The lawyer for Darcy Oake, found guilty this week of crimes in 2016 involving furanyl-fentanyl, has called for all charges to be stayed as Oake’s trial was unreasonably delayed.
Supreme Court Justice Shannon Smallwood found Oake guilty of importing and possessing the synthesized designer drug – considered 50 to 100 times more potent than morphine – and criminal negligence causing bodily harm after a friend of his severely overdosed on the substance.
At the start of his trial, in August last year, Oake pleaded guilty to a separate charge of trafficking furanyl-fentanyl.
Defence lawyer Peter Harte surprised the court on Monday when he filed an application to have the charges stayed following a 32-month delay in proceedings.
Section 11(b) of the Canadian Charter of Rights and Freedoms states: “Any person charged with an offence has the right to be tried within a reasonable time.”
The Supreme Court has set a framework for assessing whether a delay is unreasonable, with 30 months for cases going to trial in a superior court being the ceiling.
The Crown will now have to establish the presence of exceptional circumstances.
Smallwood said she will set the date for Harte’s application on March 30. A sentencing date will also be determined at that time.
It’s not known what caused the delay on the Crown’s side. Oake changed lawyers in January 2019 at what was supposed to be the start of his trial, which ultimately took place later in 2019.
The Crown called 18 witnesses while the defence had Oake take the stand.
On Monday, Smallwood found the Crown had proved beyond a reasonable doubt that Oake had imported furanyl-fentanyl.
Hong Kong delivery
In the fall of 2016, Oake, 22 at the time, used about $500 in bitcoin and searched the “dark web” for vendors of illicit drugs. Finding Xanax, a brand of anti-anxiety medication, to be cheaper than he thought on an English-language website, he also ordered furanyl-fentanyl and cigarettes.
Smallwood ruled that if Oake didn’t know he was ordering from outside Canada, he must have when he later checked a tracking number and discovered the products were coming from a service in Hong Kong.
“It was apparent he wanted the furanyl-fentanyl and was not concerned if it came from another country,” said Smallwood.
Oake was also found guilty of possession for the purpose of trafficking.
Smallwood pointed to text messages found on Oake’s cellphone discussing drug deals. One text discussion was between Oake and Courtney Janes, a woman who later overdosed on furanyl-fentanyl and was in hospital for several days.
James had testified Oake planned to sell the drug as he was in debt.
“He was a drug addict in need of money,” said Smallwood. “He intended to sell furanyl-fentanyl to make money.”
James said she was a friend of Oake’s who often would do drugs with him. He testified she was eager to try furanyl-fentanyl. Oake testified James “was always asking for some … nagging, begging. I gave in and gave her some.”

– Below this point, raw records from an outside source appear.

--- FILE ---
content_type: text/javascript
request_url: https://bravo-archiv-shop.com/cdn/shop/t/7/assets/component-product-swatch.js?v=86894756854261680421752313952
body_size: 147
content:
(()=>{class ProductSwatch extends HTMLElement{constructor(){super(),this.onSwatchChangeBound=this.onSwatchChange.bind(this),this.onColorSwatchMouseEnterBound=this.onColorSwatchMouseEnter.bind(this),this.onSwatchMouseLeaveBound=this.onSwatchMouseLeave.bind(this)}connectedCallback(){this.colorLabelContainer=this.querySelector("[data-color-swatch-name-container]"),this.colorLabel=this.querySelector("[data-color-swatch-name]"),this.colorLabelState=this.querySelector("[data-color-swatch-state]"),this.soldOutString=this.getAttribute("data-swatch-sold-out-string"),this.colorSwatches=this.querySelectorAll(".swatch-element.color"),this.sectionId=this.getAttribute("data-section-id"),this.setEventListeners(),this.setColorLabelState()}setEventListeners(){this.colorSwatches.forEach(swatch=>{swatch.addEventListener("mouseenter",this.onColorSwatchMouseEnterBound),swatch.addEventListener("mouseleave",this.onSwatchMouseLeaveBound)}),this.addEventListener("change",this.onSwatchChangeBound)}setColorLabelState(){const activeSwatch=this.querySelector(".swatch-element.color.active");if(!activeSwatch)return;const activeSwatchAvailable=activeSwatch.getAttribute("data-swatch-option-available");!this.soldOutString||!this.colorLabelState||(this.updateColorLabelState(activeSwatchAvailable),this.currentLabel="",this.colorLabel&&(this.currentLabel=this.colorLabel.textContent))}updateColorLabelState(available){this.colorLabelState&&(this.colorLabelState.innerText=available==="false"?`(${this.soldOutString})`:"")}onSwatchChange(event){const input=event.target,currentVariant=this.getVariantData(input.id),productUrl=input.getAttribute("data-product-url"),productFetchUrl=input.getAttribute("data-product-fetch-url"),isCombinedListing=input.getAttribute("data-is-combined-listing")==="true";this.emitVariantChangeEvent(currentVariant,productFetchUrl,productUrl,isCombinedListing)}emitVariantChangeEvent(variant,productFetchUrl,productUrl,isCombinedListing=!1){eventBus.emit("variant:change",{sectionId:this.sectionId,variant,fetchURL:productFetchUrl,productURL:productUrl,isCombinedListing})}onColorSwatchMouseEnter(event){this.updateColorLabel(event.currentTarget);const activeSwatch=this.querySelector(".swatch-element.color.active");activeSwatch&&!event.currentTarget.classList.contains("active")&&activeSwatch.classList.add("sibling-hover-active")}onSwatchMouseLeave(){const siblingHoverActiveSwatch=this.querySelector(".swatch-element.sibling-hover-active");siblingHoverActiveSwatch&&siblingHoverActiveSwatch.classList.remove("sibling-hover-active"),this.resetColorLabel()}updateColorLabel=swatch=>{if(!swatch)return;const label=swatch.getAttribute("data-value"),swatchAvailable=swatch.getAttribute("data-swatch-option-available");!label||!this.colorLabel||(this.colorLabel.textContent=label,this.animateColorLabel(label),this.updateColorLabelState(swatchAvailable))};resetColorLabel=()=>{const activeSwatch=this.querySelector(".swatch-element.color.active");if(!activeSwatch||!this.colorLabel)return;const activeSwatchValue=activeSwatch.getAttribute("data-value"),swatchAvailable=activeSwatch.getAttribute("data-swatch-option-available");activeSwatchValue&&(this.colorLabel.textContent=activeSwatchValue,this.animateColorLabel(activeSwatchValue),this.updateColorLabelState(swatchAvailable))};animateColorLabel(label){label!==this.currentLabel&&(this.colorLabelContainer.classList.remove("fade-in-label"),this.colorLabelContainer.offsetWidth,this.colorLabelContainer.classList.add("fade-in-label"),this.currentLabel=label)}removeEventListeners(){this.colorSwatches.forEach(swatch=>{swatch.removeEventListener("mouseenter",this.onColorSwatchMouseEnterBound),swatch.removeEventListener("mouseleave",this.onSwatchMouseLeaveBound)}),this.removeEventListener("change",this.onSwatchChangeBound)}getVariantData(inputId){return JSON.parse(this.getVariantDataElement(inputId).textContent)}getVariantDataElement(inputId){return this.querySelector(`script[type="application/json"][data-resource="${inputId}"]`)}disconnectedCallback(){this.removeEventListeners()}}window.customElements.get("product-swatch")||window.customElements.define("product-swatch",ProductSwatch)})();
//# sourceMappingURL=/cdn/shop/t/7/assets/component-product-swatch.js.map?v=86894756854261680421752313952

After James ingested the drug in Oake’s garage – and left with some more, which she had traded for clonazepam – she went home and passed out, slumped over on her couch. She remained there until the following evening, when she was taken to hospital by her roommate and found to have rhabdomyolysis, a serious syndrome resulting from the death of muscle fibres and release of contents into the bloodstream.
Smallwood found that even if James had ingested another drug, she would not have been harmed to the extent she was without having furanyl-fentanyl in her body.
The judge said Oake clearly knew the dangers of furanyl-fentanyl, as he was cautioned about fentanyl abuse by an emergency room doctor when in hospital on November 23 after overdosing. This, said the judge, left him guilty of criminal negligence causing bodily harm.
Search of Borden Drive house
An investigation into a number of fentanyl overdoses brought RCMP to Oake’s Borden Drive residence on November, 25, 2016.
He was found unresponsive after overdosing in his bedroom that morning – his second overdose in three days, the court heard.
Oake’s father gave police permission to search the house.
Officers seized a bag containing a white substance suspected to be fentanyl in Oake’s dresser. What followed shocked the residential neighbourhood, as hazmat suit-clad members of the RCMP Clandestine Laboratory Enforcement and Response unit searched the property and set up outside the house.
In December 2018, Oake had asked to be granted bail. His lawyer at the time suggested Oake be bailed to live with his parents under strict house arrest. (His parents were in the gallery throughout proceedings and were in court on Monday for Smallwood’s decision.)
However, the court ruled Oake had already been given a chance in 2017 to be free until trial, but did not attend a mandated treatment program in BC. Instead, he came back to Yellowknife and was subsequently arrested on new charges allegedly involving cocaine and a replica firearm.